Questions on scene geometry
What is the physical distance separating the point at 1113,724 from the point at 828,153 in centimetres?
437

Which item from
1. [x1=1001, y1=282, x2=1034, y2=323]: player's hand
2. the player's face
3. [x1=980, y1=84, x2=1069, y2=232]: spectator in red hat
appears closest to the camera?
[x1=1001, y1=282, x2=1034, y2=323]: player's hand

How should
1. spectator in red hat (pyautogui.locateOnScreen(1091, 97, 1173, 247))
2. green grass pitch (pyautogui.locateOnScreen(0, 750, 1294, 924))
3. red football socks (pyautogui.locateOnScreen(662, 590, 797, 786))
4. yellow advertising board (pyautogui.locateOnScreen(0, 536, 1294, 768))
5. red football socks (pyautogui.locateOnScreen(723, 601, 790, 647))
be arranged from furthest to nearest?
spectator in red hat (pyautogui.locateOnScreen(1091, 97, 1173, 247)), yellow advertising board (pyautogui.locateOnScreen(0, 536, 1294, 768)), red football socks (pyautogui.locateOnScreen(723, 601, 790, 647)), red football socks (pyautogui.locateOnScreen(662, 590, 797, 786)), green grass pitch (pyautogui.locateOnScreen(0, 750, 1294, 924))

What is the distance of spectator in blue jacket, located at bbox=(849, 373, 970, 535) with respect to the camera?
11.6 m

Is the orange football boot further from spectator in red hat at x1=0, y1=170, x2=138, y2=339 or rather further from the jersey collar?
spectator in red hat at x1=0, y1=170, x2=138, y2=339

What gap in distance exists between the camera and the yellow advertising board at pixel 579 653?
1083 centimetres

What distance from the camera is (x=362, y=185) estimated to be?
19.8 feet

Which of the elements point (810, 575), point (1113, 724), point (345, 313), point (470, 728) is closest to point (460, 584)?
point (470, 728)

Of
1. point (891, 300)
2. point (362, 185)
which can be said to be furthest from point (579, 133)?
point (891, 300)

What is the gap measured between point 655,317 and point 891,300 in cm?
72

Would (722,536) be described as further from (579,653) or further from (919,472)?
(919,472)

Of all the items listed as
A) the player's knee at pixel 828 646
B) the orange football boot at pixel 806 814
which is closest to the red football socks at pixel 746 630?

_Do this_
Copy out all of the records above word for word, keeping every line unchanged.

_Answer to the exercise_
What is the physical distance separating the point at 1113,724 from the point at 828,153 in centimetres?
437

Which item from
1. [x1=1001, y1=282, x2=1034, y2=323]: player's hand
2. the player's face
3. [x1=980, y1=84, x2=1069, y2=232]: spectator in red hat
appears closest to the camera?
[x1=1001, y1=282, x2=1034, y2=323]: player's hand

How should
1. spectator in red hat (pyautogui.locateOnScreen(1091, 97, 1173, 247))
2. green grass pitch (pyautogui.locateOnScreen(0, 750, 1294, 924))
3. red football socks (pyautogui.locateOnScreen(662, 590, 797, 786))
4. yellow advertising board (pyautogui.locateOnScreen(0, 536, 1294, 768))
5. red football socks (pyautogui.locateOnScreen(723, 601, 790, 647))
be arranged from furthest to nearest?
spectator in red hat (pyautogui.locateOnScreen(1091, 97, 1173, 247)), yellow advertising board (pyautogui.locateOnScreen(0, 536, 1294, 768)), red football socks (pyautogui.locateOnScreen(723, 601, 790, 647)), red football socks (pyautogui.locateOnScreen(662, 590, 797, 786)), green grass pitch (pyautogui.locateOnScreen(0, 750, 1294, 924))

What is the distance of spectator in blue jacket, located at bbox=(849, 373, 970, 535) with respect to the camera?
11.6 m

Is the orange football boot further from spectator in red hat at x1=0, y1=170, x2=138, y2=339 or rather further from the jersey collar?
spectator in red hat at x1=0, y1=170, x2=138, y2=339

What gap in distance exists between the camera and the yellow advertising board at pixel 579 653?
1083 centimetres

What distance from the camera is (x=362, y=185) estimated to be?
19.8 feet

Which of the elements point (810, 575), point (1113, 724), point (345, 313), point (470, 728) is closest to point (460, 584)?
point (470, 728)

Of
1. point (891, 300)
2. point (362, 185)
which can be said to be furthest from point (579, 133)?
point (891, 300)

What is the gap measured between point 655,317 and point 891,300 in cm?
72

Would (722,536) be described as further from (579,653) or further from (919,472)?
(919,472)

Of all the items listed as
A) the player's knee at pixel 828 646
B) the orange football boot at pixel 806 814
which is closest to the red football socks at pixel 746 630?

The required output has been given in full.